Re: UHD Titles Worth/Not Worth Upgrading

#101 Post by Finch » Wed Oct 13, 2021 10:22 am

Over at the other forum some people are saying some scenes in Frankenstein such as between the monster and the girl have lost a lot of detail. Can anyone here confirm? On the other hand, I keep hearing great things about The Wolfman and The Invisible Man.

User avatar
jegharfangetmigenmyg
Joined: Wed Nov 16, 2011 7:52 am

Re: UHD Titles Worth/Not Worth Upgrading

#102 Post by jegharfangetmigenmyg » Wed Oct 13, 2021 11:09 am

It could be the good old "looking at screen captures, comparing and concluding that UHD is tõo dark and details are lost", and thus not understanding HDR, and not understanding that it cannot be judged from screen captures. It is clear on Caps-a-holic that it is darker, but it is not possible to tell anything about before viewing the disc itself on a proper setup: https://caps-a-holic.com/c.php?d1=16607&d2=16606&c=6263


User avatar
jegharfangetmigenmyg
Joined: Wed Nov 16, 2011 7:52 am

Re: UHD Titles Worth/Not Worth Upgrading

#104 Post by jegharfangetmigenmyg » Wed Oct 13, 2021 4:45 pm

Looks like edge enhancement on the blu-ray. That's weird.

User avatar
EddieLarkin
Joined: Sat Sep 08, 2012 10:25 am

Re: UHD Titles Worth/Not Worth Upgrading

#105 Post by EddieLarkin » Wed Oct 13, 2021 5:36 pm

Yeah, The Wolf Man Blu-ray was badly sharpened and wasn't remotely up to the standard of the other Universal Monsters discs.

User avatar
DarkImbecile
Ask me about my visible cat breasts
Joined: Mon Dec 09, 2013 6:24 pm
Location: Albuquerque, NM

Re: UHD Titles Worth/Not Worth Upgrading

#106 Post by DarkImbecile » Fri Oct 15, 2021 11:02 am


User avatar
therewillbeblus
Joined: Tue Dec 22, 2015 3:40 pm

Re: UHD Titles Worth/Not Worth Upgrading

#107 Post by therewillbeblus » Fri Oct 15, 2021 11:10 am

Quite a few of my Kino Lorber discs feature incorrect runtimes and credits on the back, but still retain decent quality image and sound!

User avatar
captveg
Joined: Wed Sep 02, 2009 7:28 pm

Re: UHD Titles Worth/Not Worth Upgrading

#108 Post by captveg » Fri Oct 15, 2021 2:52 pm

The people who author the discs and the people who do the packaging art never truly work with each other at the major studios. They are often in wholly different departments and communication between them is spec-based at best. Without proof-readers mistakes like this are bound to slip through on the packaging side. It rarely is a reflection of the quality of the disc authoring, if ever.

User avatar
MichaelB
Joined: Fri Aug 11, 2006 6:20 pm
Location: Worthing
Contact:

Re: UHD Titles Worth/Not Worth Upgrading

#109 Post by MichaelB » Fri Oct 15, 2021 3:29 pm

Maybe they do it differently in the US, but that’s not my experience at all - with every British label I’ve worked for, the project producer is ultimately responsible for signing off on all printed materials.

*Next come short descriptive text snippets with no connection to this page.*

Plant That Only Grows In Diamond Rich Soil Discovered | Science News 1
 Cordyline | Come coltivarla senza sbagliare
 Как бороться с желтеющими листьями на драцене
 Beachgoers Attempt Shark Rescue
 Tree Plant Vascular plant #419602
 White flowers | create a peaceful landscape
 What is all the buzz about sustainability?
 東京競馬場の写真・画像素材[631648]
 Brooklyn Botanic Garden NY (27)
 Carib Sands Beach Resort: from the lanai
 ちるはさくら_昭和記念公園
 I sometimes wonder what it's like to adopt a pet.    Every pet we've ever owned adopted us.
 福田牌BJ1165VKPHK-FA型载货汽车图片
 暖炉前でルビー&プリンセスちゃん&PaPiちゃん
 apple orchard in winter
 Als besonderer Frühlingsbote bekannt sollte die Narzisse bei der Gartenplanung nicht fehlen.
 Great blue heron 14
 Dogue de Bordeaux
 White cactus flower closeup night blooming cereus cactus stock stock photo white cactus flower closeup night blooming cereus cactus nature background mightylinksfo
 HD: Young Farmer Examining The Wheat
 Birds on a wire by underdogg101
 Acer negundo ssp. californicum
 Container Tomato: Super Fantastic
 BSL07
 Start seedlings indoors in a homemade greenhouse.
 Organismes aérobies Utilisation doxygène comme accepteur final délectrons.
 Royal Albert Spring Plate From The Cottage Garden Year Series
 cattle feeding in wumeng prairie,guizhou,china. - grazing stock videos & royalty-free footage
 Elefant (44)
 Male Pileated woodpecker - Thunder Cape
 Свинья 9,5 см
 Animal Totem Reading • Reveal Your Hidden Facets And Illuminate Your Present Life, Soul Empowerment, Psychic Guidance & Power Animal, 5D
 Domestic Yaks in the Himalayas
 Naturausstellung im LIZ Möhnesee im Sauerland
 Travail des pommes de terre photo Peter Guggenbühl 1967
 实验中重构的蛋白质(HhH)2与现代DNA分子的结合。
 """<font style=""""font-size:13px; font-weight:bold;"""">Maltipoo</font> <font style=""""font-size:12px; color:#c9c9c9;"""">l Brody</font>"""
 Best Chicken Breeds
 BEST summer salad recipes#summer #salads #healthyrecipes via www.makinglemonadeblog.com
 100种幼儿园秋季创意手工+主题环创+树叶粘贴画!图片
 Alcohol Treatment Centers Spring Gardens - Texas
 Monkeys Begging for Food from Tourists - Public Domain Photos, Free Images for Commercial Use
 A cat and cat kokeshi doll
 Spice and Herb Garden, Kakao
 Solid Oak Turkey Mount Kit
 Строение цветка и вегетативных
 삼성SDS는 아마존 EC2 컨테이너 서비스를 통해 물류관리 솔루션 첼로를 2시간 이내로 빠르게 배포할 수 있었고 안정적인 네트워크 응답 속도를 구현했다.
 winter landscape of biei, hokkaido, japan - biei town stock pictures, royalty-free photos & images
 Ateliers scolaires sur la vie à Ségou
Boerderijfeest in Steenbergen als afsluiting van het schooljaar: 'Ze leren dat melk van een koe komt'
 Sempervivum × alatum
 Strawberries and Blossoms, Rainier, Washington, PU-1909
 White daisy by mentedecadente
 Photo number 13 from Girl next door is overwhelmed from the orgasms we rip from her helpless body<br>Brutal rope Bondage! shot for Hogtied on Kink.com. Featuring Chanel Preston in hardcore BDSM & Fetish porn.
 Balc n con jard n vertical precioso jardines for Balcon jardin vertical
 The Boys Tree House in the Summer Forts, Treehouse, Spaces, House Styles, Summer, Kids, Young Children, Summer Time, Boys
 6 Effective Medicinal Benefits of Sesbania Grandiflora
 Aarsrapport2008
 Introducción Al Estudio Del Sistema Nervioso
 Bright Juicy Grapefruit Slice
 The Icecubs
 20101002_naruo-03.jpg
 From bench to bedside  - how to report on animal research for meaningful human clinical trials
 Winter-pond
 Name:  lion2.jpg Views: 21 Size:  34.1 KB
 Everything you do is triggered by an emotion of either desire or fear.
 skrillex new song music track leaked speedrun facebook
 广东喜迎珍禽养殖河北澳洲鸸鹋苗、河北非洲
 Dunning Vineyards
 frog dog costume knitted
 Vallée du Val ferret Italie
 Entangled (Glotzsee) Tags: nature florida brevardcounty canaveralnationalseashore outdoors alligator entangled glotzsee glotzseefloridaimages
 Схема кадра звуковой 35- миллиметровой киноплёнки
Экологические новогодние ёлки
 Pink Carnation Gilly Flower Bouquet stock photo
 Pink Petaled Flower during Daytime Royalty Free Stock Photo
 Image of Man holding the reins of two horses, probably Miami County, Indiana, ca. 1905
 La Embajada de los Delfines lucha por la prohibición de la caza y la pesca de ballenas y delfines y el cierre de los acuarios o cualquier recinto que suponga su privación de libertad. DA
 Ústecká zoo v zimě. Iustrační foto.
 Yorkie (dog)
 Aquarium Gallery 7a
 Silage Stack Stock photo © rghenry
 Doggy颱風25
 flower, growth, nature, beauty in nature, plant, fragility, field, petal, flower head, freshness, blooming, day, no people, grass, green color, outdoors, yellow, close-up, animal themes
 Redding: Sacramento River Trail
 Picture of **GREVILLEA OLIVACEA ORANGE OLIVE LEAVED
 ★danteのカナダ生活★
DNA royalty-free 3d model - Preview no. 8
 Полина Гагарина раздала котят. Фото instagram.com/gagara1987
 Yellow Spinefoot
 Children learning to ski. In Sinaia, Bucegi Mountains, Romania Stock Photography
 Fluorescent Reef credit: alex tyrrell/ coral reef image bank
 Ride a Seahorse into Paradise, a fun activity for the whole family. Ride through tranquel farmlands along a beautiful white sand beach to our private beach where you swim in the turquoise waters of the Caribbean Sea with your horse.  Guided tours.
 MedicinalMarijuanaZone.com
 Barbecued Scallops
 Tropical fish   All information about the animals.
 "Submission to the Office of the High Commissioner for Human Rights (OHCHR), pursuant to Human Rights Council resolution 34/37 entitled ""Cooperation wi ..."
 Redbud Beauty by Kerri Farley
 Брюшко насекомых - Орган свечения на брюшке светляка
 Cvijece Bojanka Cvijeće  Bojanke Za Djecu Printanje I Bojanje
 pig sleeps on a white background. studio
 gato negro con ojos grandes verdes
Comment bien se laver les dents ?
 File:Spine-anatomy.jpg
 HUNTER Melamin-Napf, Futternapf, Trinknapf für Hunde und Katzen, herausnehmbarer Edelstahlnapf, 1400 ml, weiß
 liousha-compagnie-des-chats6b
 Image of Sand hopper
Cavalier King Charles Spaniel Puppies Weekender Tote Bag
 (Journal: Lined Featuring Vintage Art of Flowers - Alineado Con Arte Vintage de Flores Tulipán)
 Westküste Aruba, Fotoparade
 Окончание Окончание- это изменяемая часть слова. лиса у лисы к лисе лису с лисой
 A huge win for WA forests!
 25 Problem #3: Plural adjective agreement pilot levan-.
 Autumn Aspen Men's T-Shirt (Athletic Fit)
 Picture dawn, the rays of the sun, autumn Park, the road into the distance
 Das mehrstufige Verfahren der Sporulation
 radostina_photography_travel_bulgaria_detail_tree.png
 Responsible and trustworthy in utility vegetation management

Not that I haven’t let through some howlers in my time - I think the worst was claiming that the 1946 The Killers was in colour (annoyingly, that was caught in an earlier proofing round, but was reverted at a late stage and missed) - but it was ultimately my responsibility.

User avatar
EddieLarkin
Joined: Sat Sep 08, 2012 10:25 am

Re: UHD Titles Worth/Not Worth Upgrading

#110 Post by EddieLarkin » Sat Oct 16, 2021 5:14 am

Geoff D on Frankenstein
This is the exact kind of title you'd expect to find comments from people wondering how on earth a format upgrade could be worthwhile. And yet... if a title nearly a century old (and one that presumably doesn't have a surviving OCN) can improve this much over an already very well regarded Blu-ray, why would anyone have doubts about ANY title? That's not to say a UHD is a guarantee of an upgrade, as not all titles are handled as well as Universal is handling stuff like Frankenstein, but it totally undermines the seemingly accepted notion that whilst just about any Blu-ray will be worthwhile buying over a DVD, one must be more cautious when considering their UHD purchases (see the A Hard Day's Night thread).

User avatar
cdnchris
Site Admin
Joined: Tue Nov 02, 2004 2:45 pm
Location: Washington
Contact:

Re: UHD Titles Worth/Not Worth Upgrading

#111 Post by cdnchris » Sat Oct 16, 2021 1:14 pm

I'd add Carlito's Way to "worth it"

Misery is also probably a "worth it." Definitely worth upgrading over the MGM disc. I can't locate my Shout! disc at the moment, but I recall being disappointed with that one, remembering it being noisy. This presentation is really clean. I'm positive the colours are better here as well, recalling the Shout disc being "yellower," and the black levels and shadows being a bit flat. Shadows and gradients look really good here, even in the snow.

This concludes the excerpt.